In cyberspace, you may not even know who is attacking you. You might see the attacker but it doesn’t mean that the one doing the attacking is the one behind the attack. For example, in a DOS attack, networks of compromised computers would be attacking your infrastructure but the one behind the attack is not directly connecting to your network. Who do you counter attack? Do you do it in real time? There’s no point attacking the zombie computers because they don’t even know that they’re doing it. The analogous to law enforcement is a thriller/horror movie – some bad guy is able to take control of unsuspecting citizens and get them to commit crimes. The police would know the shooter but they’d be returning fire at the “wrong” person.
Continuing onwards in the article:
Alexander echoed other experts who warn that the U.S. is unprepared for a cyber attack. He said the first priority is to make sure the nation can defend its networks, which are now a "strategic vulnerability."
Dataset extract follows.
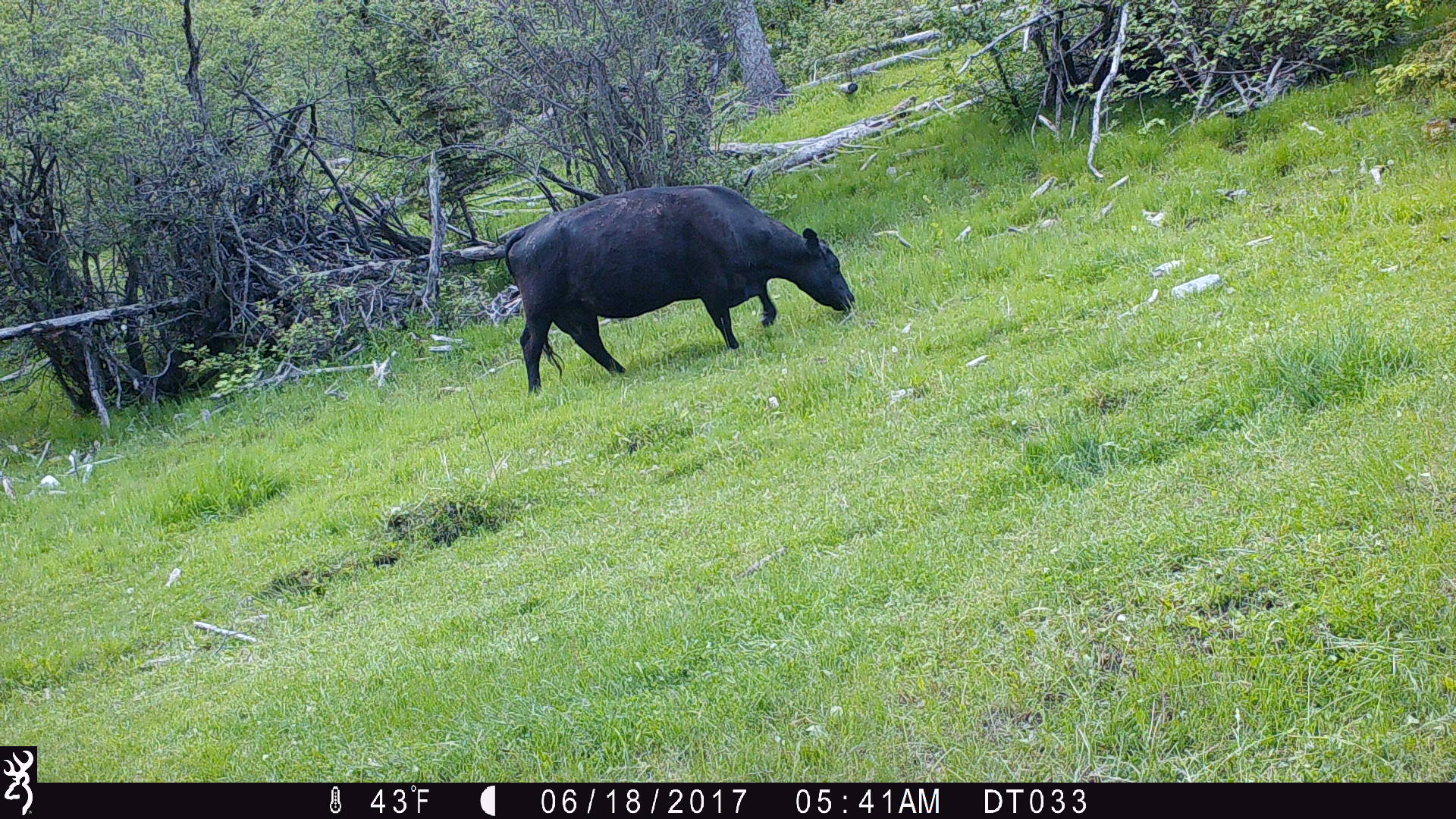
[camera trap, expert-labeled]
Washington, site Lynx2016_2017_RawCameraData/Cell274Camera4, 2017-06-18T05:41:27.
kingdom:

Alexander said the biggest challenge facing the development of Cyber Command will be improving the defense of military networks, which will require better real-time knowledge of intrusions.
This is a more realistic view, in my opinion. Probably the best step is knowing where your vulnerabilities are and trying to defend them. As some famous coach said, “Offence brings fans, but defense wins championships.” In other words, you can go on the offensive but weakness in your own systems can severely degrade and impair your ability launch an attack. If your internal systems are going haywire you can be totally disarmed and unable to launch a counterstrike.
Of course, once you do have your defensive ability up to snuff, or good enough, you will need a good offensive counterpunch. In boxing, if all you are doing is defending, eventually your attacker will wear you out as you absorb blow after blow (the exception being Homer Simpson where his opponents would hit him and tire themselves out and all he would have to do is push them over without throwing a single punch… the exception to that being Drederick Tatum). The rules of engagement for offensive counter strikes are more tricky. Does the US, after identifying a non-state actor attacking it, go after the actor themselves? Or do they pressure the government where the non-state actor is located to handle them? Or do they launch an attack on the government if they consider their enforcement lackadaisical? Or perhaps even intentionally sheltering cyber attackers?
I suppose that for this, the standard military rules of engagement apply.